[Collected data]
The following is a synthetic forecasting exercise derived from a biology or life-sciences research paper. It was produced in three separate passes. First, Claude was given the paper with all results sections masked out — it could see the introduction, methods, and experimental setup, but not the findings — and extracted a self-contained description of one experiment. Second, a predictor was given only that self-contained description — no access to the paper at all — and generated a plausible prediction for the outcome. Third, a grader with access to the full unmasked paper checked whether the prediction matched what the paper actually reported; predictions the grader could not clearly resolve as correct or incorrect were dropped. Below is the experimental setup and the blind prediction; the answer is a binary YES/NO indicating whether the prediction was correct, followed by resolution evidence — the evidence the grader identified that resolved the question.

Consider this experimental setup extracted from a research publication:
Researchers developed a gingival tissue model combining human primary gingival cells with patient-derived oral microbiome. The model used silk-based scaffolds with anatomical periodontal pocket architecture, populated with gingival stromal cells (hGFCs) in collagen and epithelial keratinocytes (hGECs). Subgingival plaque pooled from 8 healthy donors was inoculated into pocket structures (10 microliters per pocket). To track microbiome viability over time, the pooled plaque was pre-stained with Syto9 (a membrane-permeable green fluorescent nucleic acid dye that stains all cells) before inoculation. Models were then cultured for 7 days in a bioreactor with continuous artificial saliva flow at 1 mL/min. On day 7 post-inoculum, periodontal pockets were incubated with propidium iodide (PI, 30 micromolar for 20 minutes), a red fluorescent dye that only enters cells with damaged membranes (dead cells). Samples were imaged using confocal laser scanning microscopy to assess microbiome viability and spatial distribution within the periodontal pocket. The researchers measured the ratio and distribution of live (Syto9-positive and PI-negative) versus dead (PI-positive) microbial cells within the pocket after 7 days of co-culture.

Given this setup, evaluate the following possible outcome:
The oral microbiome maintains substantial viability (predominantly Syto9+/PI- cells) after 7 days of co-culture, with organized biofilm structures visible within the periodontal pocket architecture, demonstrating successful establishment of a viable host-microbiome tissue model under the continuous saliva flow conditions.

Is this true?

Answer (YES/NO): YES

Task prompt: Your task is to quote, without any alteration, the lines running from the top of the records to the line that holds "Consider this experimental", both included.

Reply:
The following is a synthetic forecasting exercise derived from a biology or life-sciences research paper. It was produced in three separate passes. First, Claude was given the paper with all results sections masked out — it could see the introduction, methods, and experimental setup, but not the findings — and extracted a self-contained description of one experiment. Second, a predictor was given only that self-contained description — no access to the paper at all — and generated a plausible prediction for the outcome. Third, a grader with access to the full unmasked paper checked whether the prediction matched what the paper actually reported; predictions the grader could not clearly resolve as correct or incorrect were dropped. Below is the experimental setup and the blind prediction; the answer is a binary YES/NO indicating whether the prediction was correct, followed by resolution evidence — the evidence the grader identified that resolved the question.

Consider this experimental setup extracted from a research publication:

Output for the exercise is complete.